Another intensively studied disease where the ability to alter splicing would clearly have therapeutic benefit is spinal muscular atrophy (SMA). This disease is caused by mutations in the gene SMN that result in a loss of SMN protein, a ubiquitously expressed protein involved in a process - the assembly of snRNPs - that is common to all cells. In addition to describing new results on the mechanism of snRNP assembly by the SMN protein, Utz Fischer (University of Würzburg, Germany) presented a zebrafish model of SMA. One unanswered question posed by SMA is why the loss of SMN leads specifically to motor neuron degeneration. It was not known whether this specific defect was due to a function of SMN specific to motor neurons, or whether motor neurons are simply more dependent than other cells on SMN for its normal role in snRNP assembly. Fischer described how knocking down SMN expression in zebrafish did indeed lead to a motor neuron defect, which could be rescued by the co-injection of assembled snRNPs. This argues that the degeneration of the motor neurons is due to their special need for efficient snRNP assembly. Many approaches to altering splicing in disease genes are aimed at inducing exon skipping. This is not the case for SMA, where therapies are needed that will increase the inclusion of exon 7. Julien Marquis (University of Bern, Switzerland) described several strategies for accomplishing this using modified U7 snRNPs targeted to specific sites in the SMN transcript. These include attaching a splicing enhancer to exon 7 in trans, weakening exon 8 splicing by masking the branchpoint, and improving binding to the nonoptimal exon 7 5' splice site by a mutant U1 snRNA. All of these generated increased splicing in cell culture and are now being tested in vivo.

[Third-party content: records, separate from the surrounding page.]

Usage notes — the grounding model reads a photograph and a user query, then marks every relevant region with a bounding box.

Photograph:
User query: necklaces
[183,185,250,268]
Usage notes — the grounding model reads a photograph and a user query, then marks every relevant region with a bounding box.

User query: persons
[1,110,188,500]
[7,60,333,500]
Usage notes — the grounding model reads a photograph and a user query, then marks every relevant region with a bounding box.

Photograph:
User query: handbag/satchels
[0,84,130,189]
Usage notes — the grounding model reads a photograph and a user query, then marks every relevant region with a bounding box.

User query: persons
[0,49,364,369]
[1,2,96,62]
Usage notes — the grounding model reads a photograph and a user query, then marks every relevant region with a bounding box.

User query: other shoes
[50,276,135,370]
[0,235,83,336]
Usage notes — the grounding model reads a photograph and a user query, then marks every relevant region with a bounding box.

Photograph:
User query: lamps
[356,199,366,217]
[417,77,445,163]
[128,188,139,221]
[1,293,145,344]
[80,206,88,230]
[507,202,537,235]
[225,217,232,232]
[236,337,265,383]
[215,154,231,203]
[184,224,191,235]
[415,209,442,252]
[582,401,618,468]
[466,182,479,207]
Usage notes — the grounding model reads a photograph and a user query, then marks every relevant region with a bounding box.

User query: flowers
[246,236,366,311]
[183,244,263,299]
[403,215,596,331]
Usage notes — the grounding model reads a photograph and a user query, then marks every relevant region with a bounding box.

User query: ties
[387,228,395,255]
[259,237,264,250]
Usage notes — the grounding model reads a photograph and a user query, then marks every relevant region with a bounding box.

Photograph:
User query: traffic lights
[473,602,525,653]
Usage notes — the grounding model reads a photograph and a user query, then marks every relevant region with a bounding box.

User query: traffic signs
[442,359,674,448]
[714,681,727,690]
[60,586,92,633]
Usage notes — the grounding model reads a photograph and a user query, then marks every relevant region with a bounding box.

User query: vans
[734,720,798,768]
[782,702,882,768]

The range of questions being addressed and the variety of techniques described at the meeting made clear that the field of alternative splicing studies is robust and growing (and daunting to review). Important progress has been made in a multitude of directions, but the combination of genome-wide analyses with focused genetic or biochemical assays is proving to be particularly powerful. The meeting spurred very useful dialog between these global and more focused views, and we are looking forward to the next such gathering.